In a second part, we have studied the impact of some modeling assumptions on the ECGs. The main conclusions of this investigation are the following:

  1. 1.

    As far as the general shape of the ECGs is concerned, heart–torso uncoupling can be considered. The level of accuracy obtained with uncoupling is probably sufficient in several applications, which may explain why this simplification is so widespread in the literature. Nevertheless, our numerical results have clearly pointed out that the amplitudes of the ECG signals obtained via uncoupling and full coupling can significantly differ. We therefore recommend to carefully check in each specific situations whether the uncoupling approximation is acceptable or not.

  2. 2.

    In agreement with other studies, we noticed that cell heterogeneity and fiber anisotropy have an important impact on the ECG and, therefore, cannot be neglected.

  3. 3.

    The bidomain equations can apparently be safely replaced by the monodomain approximation (5.32). Nevertheless, even with this simplification, the transmembrane potential V m and the extracellular potential u e still have to be solved simultaneously when the heart and the torso are fully coupled. Therefore, to be really attractive, the monodomain simplification (5.32) has to come with a heart-torso uncoupling approximation, which (as mentioned above) can affect the ECG. An alternative can be to neglect the boundary coupling in (5.32) while keeping u e and u T fully coupled (see e.g. Potse et al. 43 In a pure propagation framework, i.e. without extracellular pacing, numerical experiments suggest that this approach can provide accurate ECG signals.

  4. 4.

    We have proposed a new heart–torso coupling condition which takes into account possible capacitive and resistive effects of the pericardium. We did not find in the literature any evidence of these effects and our results show that it does not seem necessary to include them in order to get realistic healthy ECGs. Nevertheless, these coupling conditions might be relevant in some pathologies affecting the pericardial sac and the simulations we provided to illustrate these effects might be useful for future works.

  5. 5.

    At last, a sensitivity analysis has shown that the most critical parameters of the bidomain model are C m, A m, the angular velocity of the activation wave and the transverse conductivities σ ti and σ te . As regards the ECG sensitivity to the ionic model parameters, we have noticed a extreme sensitivity of the QRS-complex to the parameter τin and a high sensitivity of the T-wave to the parameter τclose. Moreover, we have also observed that the ECG sensitivity to the torso conductivity parameters is less significant than to the heart model parameters.

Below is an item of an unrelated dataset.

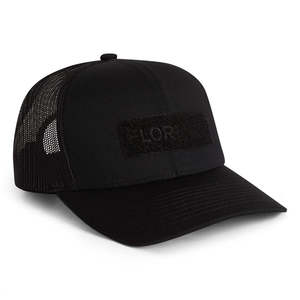 Full Price Bold Clothing: FLORENCE RECON TRUCKER CAP - BLACK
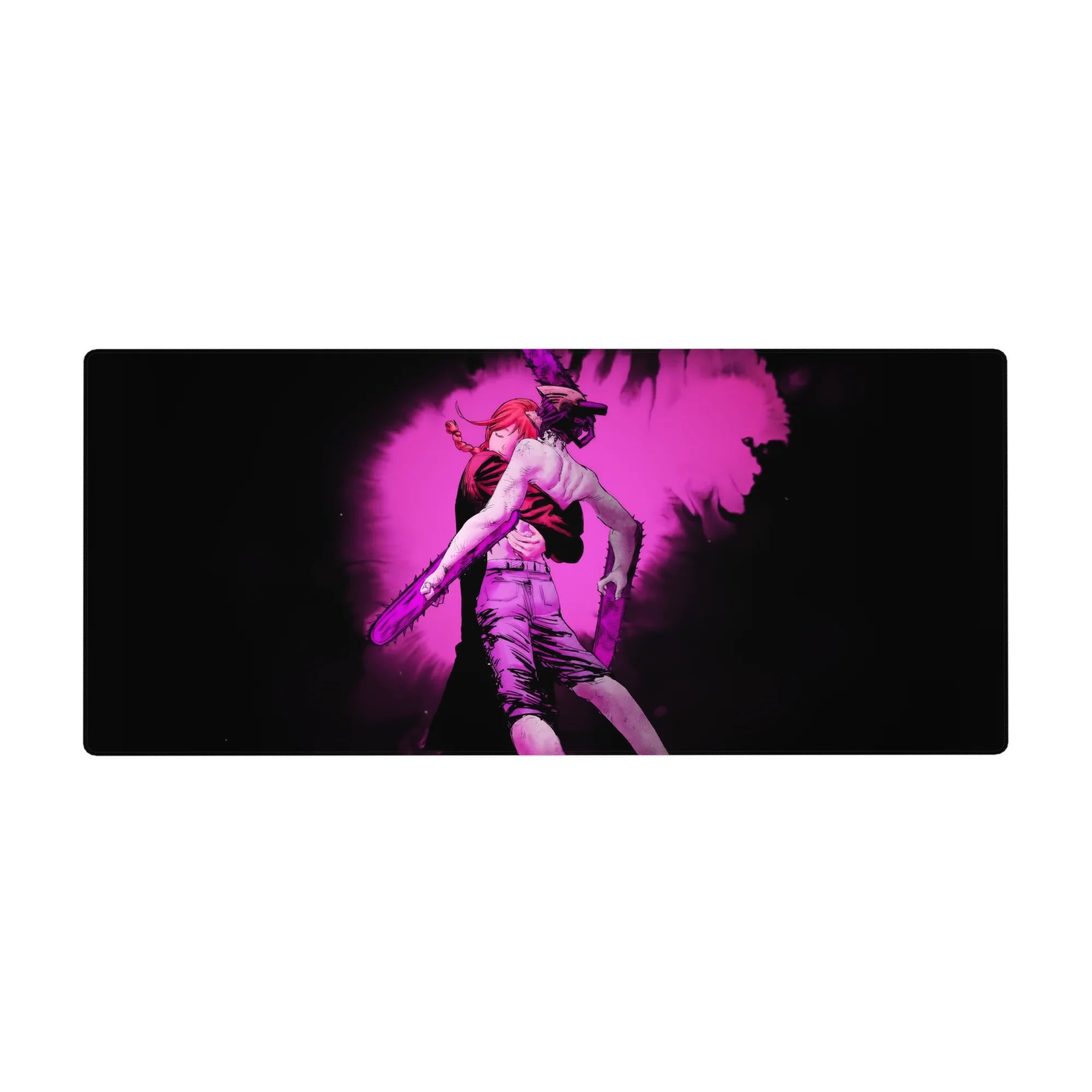 Chainsaw Man - Anime Mouse Pad and Desk Pad - Neon Tragedy - AniChan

To conclude, our main concern during this study was to build a model rich enough to provide realistic ECGs and simple enough to be easily parametrized. In spite of its shortcomings, the proposed approach essentially fulfills these requirements and is therefore a good candidate to address inverse problems. This will be investigated in future works.